=== TEXT SEGMENT ===
——

Almost two-thirds of national parkland in the United States—more than 41 million acres—is located in the 49th state. “To the lover of wilderness, Alaska is one of the most wonderful countries in the world,” the great naturalist John Muir wrote. Thanks to protections set in place one hundred years ago this summer, Muir’s description still rings true. But the path to preservation hasn’t always been easy. In Fairbanks, federal legislation that set aside public lands provoked hundreds of people to protest; a petition for the “Alaska Secession Law of 1979” was drawn up, and a straw effigy of President Carter was torched. When Congress created Wrangell-St. Elias National Park and Preserve in 1980, some locals were angered by the perceived threat to their way of life. A Park Service airplane was set on fire; park employees were refused service at a restaurant and a gas station. Despite flashes of discord, Alaskans today welcome more than two million people to the state’s majestic parks and preserves each year. One need only spot the tracks of a moose or see the light reflect off a glacier to appreciate the gifts of these wild places.

——

[Entries on spatial positioning]
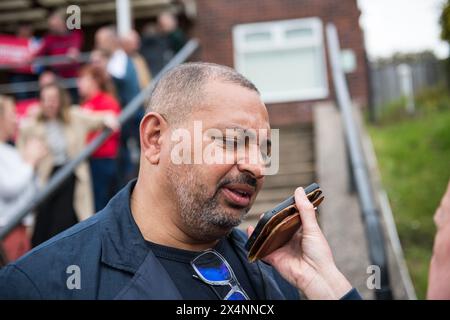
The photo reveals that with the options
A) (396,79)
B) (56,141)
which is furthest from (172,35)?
(396,79)

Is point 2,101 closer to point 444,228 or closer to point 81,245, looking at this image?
point 81,245

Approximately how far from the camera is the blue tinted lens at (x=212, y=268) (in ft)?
5.24

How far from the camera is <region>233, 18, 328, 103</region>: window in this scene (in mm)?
9820

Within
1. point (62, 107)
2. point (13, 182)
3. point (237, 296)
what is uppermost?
point (237, 296)

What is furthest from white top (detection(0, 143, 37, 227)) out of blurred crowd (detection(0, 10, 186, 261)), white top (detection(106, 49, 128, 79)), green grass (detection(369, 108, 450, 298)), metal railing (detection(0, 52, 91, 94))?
metal railing (detection(0, 52, 91, 94))

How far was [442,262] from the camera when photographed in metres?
1.53

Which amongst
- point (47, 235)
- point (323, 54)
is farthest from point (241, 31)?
point (47, 235)

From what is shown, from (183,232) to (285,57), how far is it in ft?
28.6

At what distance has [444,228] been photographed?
1.59m

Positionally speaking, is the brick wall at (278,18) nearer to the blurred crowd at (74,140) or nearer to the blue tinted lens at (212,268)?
the blurred crowd at (74,140)

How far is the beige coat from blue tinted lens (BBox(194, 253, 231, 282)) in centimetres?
247

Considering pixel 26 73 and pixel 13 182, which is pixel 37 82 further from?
pixel 13 182

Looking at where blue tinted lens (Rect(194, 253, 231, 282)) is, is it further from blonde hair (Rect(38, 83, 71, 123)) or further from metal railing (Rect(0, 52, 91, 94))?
metal railing (Rect(0, 52, 91, 94))
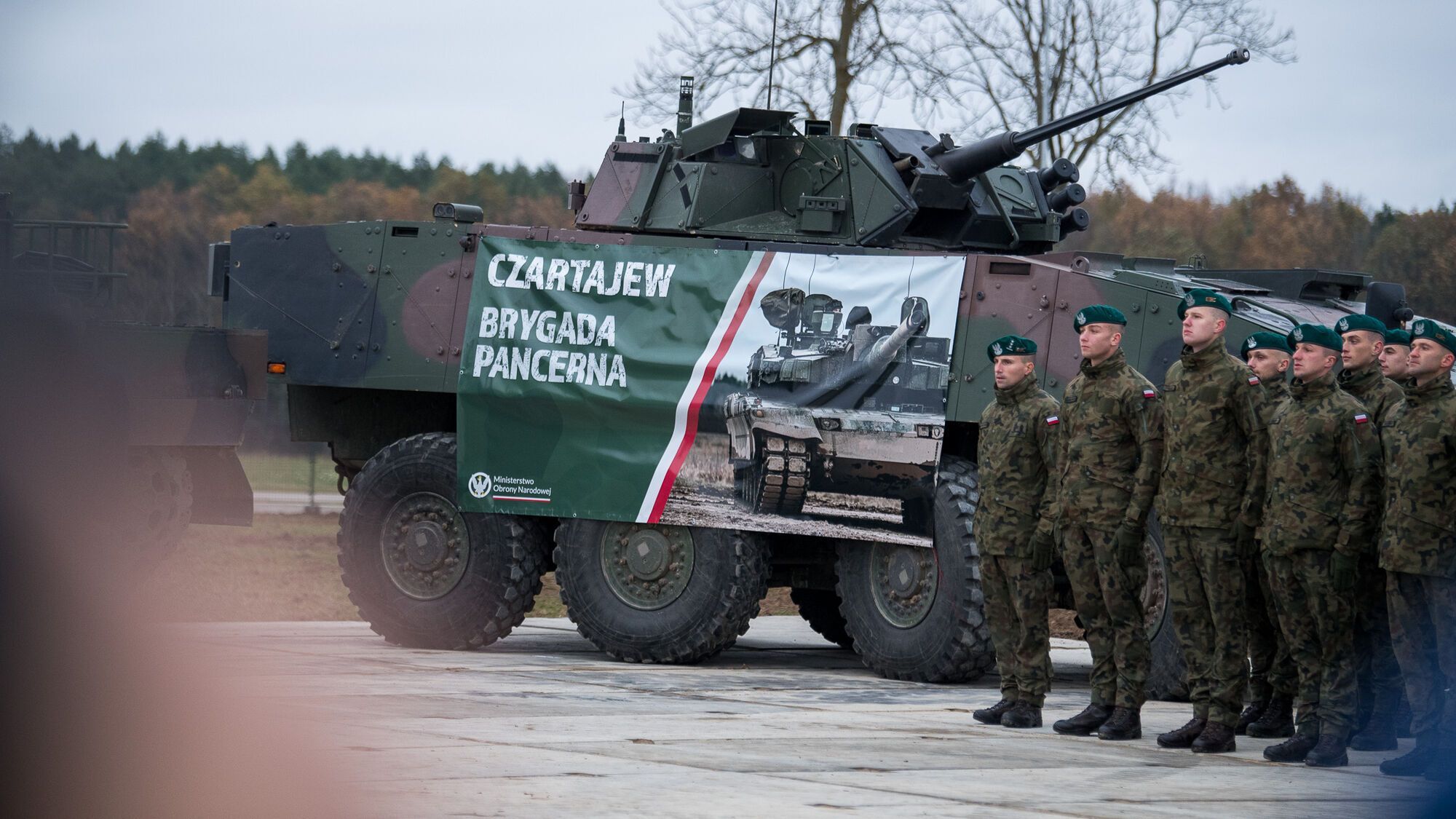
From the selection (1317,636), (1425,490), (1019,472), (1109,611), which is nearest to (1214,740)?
(1317,636)

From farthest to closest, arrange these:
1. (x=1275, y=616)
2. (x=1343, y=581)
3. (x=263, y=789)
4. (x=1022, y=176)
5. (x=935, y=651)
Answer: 1. (x=1022, y=176)
2. (x=935, y=651)
3. (x=1275, y=616)
4. (x=1343, y=581)
5. (x=263, y=789)

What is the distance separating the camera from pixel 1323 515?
24.7ft

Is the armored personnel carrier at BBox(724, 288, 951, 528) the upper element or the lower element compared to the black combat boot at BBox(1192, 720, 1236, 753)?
upper

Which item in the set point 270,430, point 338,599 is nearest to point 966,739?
point 338,599

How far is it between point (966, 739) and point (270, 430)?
24.0m

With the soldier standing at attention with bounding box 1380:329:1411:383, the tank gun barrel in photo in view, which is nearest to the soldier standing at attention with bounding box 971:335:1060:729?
the soldier standing at attention with bounding box 1380:329:1411:383

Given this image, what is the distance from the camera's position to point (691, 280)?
36.3ft

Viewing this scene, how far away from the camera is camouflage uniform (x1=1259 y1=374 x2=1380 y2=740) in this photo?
7.49 metres

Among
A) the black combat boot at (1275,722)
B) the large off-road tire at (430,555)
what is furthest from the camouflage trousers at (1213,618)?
the large off-road tire at (430,555)

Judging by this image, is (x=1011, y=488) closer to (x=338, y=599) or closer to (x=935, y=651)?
(x=935, y=651)

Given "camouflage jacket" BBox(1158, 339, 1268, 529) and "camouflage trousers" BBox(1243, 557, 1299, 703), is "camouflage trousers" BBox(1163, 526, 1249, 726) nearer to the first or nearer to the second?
"camouflage jacket" BBox(1158, 339, 1268, 529)

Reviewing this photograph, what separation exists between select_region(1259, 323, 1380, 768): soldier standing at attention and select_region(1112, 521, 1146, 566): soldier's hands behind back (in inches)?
21.5

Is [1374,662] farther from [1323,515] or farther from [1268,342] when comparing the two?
[1268,342]

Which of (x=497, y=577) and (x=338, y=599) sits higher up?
(x=497, y=577)
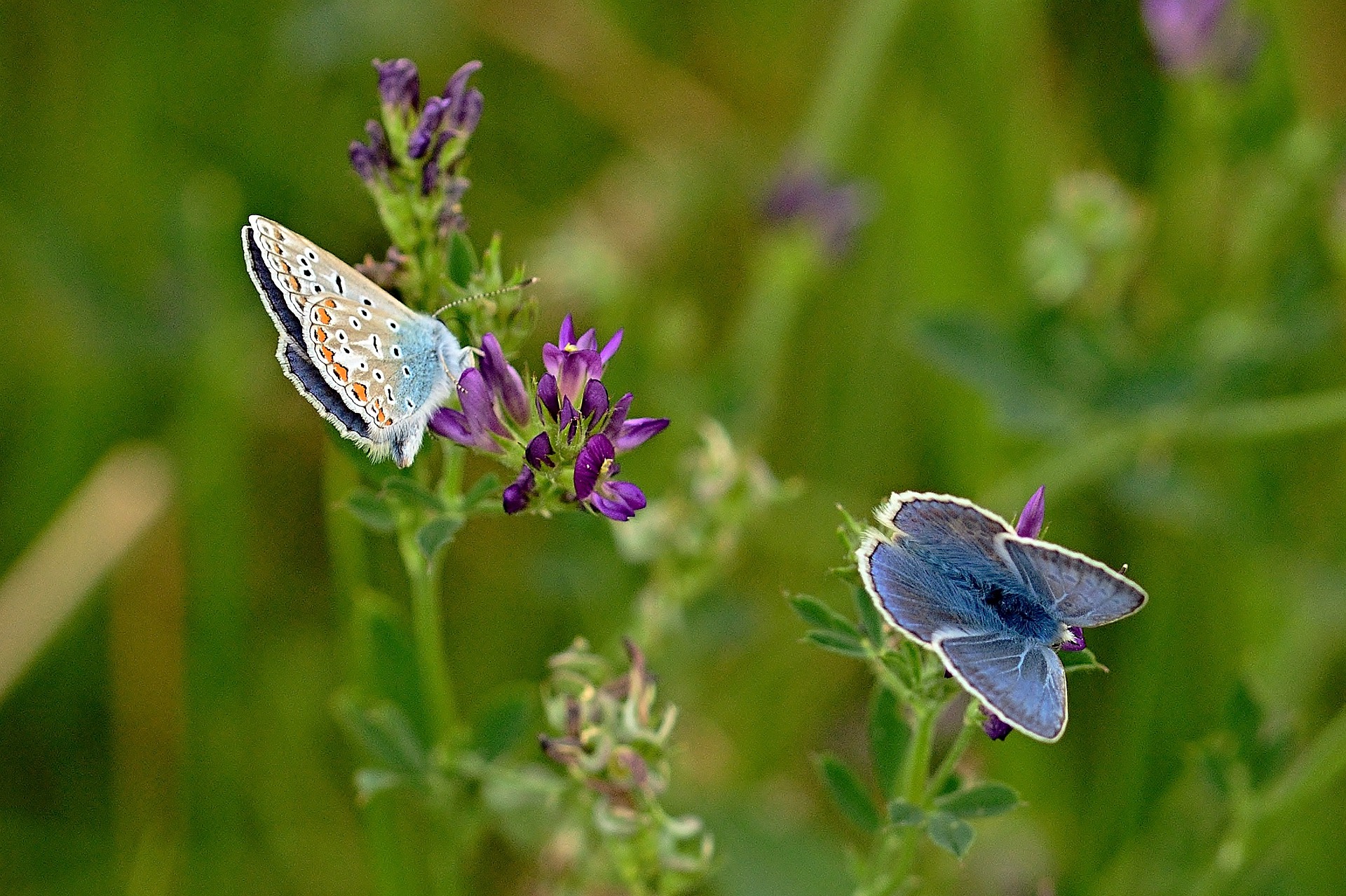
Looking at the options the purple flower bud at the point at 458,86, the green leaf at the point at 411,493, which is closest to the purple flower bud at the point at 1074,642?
the green leaf at the point at 411,493

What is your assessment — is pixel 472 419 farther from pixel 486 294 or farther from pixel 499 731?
pixel 499 731

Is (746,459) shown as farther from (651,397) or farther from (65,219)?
(65,219)

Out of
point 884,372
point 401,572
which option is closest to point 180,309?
point 401,572

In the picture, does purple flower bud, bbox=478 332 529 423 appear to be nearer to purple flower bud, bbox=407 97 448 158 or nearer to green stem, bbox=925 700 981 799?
purple flower bud, bbox=407 97 448 158

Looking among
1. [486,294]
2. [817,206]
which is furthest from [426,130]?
[817,206]

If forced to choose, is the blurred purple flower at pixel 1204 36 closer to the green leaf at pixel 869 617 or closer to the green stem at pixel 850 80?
the green stem at pixel 850 80

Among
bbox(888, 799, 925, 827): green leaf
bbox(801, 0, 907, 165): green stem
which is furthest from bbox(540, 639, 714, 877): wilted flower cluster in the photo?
bbox(801, 0, 907, 165): green stem

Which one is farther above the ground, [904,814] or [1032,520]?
[1032,520]
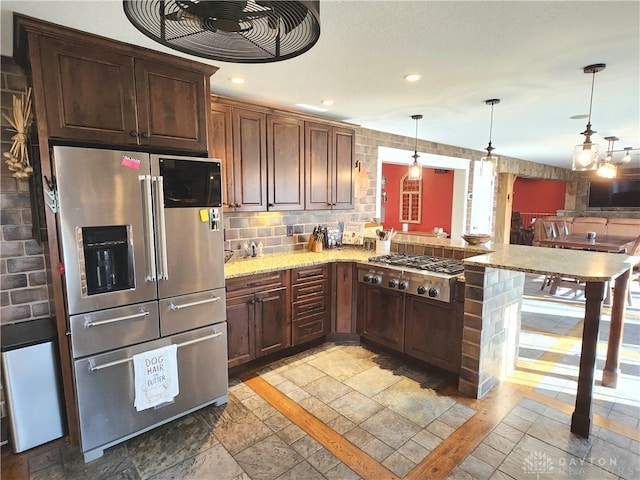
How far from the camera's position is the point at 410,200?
9.31 meters

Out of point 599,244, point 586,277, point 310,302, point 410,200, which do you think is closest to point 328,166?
point 310,302

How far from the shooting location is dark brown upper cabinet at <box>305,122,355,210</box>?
3.62 m

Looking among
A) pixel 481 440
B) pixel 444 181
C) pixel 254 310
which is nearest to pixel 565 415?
pixel 481 440

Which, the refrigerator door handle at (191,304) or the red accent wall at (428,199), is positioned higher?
the red accent wall at (428,199)

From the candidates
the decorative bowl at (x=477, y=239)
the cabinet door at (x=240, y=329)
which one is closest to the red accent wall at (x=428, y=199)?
the decorative bowl at (x=477, y=239)

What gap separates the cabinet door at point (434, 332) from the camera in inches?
108

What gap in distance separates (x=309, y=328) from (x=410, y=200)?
22.0 ft

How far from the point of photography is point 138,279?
2104mm

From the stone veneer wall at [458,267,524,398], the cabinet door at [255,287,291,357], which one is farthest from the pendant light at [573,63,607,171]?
the cabinet door at [255,287,291,357]

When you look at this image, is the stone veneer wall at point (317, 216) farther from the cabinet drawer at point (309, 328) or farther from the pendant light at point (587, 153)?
the pendant light at point (587, 153)

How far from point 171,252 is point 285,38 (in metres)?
1.47

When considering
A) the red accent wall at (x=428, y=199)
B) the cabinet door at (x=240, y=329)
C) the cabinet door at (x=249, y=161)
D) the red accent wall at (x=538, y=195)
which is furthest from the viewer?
the red accent wall at (x=538, y=195)

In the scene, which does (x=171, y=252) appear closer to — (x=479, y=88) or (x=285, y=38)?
(x=285, y=38)

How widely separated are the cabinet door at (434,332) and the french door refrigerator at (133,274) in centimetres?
165
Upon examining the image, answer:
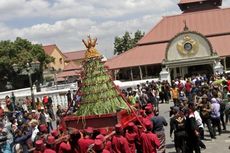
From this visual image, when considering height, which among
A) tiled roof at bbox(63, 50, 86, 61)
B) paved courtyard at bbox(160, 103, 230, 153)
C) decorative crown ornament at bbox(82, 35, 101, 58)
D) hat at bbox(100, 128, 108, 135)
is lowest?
paved courtyard at bbox(160, 103, 230, 153)

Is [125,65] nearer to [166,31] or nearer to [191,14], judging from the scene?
[166,31]

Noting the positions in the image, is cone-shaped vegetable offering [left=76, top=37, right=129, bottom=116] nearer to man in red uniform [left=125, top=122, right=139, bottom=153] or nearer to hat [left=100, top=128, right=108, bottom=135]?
hat [left=100, top=128, right=108, bottom=135]

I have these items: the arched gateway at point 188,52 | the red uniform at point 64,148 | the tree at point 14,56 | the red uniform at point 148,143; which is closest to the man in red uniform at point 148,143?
the red uniform at point 148,143

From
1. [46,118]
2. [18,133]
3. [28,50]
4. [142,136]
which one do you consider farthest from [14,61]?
[142,136]

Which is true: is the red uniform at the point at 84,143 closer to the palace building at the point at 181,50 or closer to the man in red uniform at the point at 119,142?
the man in red uniform at the point at 119,142

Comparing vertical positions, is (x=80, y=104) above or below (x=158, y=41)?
below

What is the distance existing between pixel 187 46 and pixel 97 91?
106 ft

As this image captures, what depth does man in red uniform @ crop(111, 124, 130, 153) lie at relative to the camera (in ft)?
36.1

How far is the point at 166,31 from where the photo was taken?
53.0 m

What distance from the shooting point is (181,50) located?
4453 cm

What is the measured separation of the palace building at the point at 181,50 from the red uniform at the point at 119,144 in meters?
31.5

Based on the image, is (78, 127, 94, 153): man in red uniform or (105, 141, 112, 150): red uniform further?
(78, 127, 94, 153): man in red uniform

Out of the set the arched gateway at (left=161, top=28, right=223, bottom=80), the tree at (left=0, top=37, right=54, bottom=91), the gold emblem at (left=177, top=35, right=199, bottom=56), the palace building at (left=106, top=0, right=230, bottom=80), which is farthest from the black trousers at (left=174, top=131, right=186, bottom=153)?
the tree at (left=0, top=37, right=54, bottom=91)

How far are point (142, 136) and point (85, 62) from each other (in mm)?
2661
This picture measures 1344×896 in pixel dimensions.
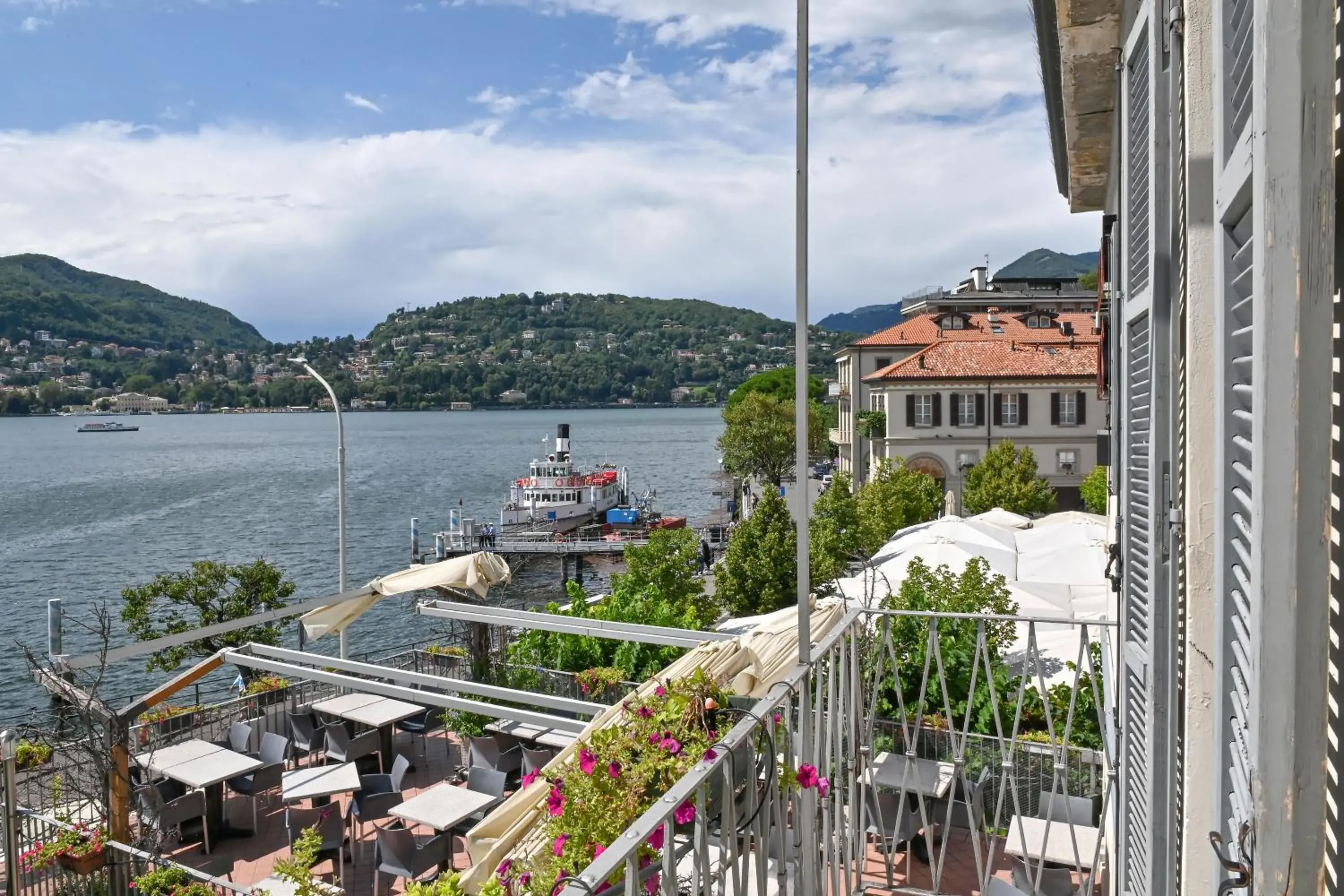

——

=== EXERCISES TO COMPLETE ===
1) Name every place that the passage on Alaska's national parks mentions by name.
2) Write what comes next in the passage on Alaska's national parks, picking up after its last sentence.
The records were taken from a separate source.

=== PER-TASK OUTPUTS ===
1) United States, Alaska, Fairbanks, Wrangell-St. Elias National Park and Preserve

2)
The Alaska summer, when days get warmer and longer and the sun hesitates to set, is the best time to experience the breathtaking scenery and enchantment of America’s largest state. Some of these places—like the sand dunes surrounded by wetlands—are best experienced with sunglasses and hats. Others—like a whaling festival and a polar bear excursion north of the Arctic Circle—may require warmer clothing, but offer rare, unforgettable glimpses into local life.
Wrangell-St. Elias National Park and Preserve
More than four million acres of Wrangell-St. Elias National Park and Preserve are coated in ice. Some of its 150 glaciers are larger than Hong Kong. Others have never been explored. Shimmering deep blues to teals, their crystalline structure is so densely compacted that they absorb every color of the spectrum except for blue, which scatters. At Root Glacier visitors can strap on crampons and walk the ice, admiring deep ravines, glacial pools, and streams, and sites like Jumbo ice cave and Stairway Icefall—a glistening wall of ice 7,000 feet high. Views are constantly changing. Locals say they can now gaze at vistas that were obstructed by glaciers in the 1930s. Indeed, Alaska has warmed twice as fast as the lower 48, with ground temperatures steadily increasing since the 1970s.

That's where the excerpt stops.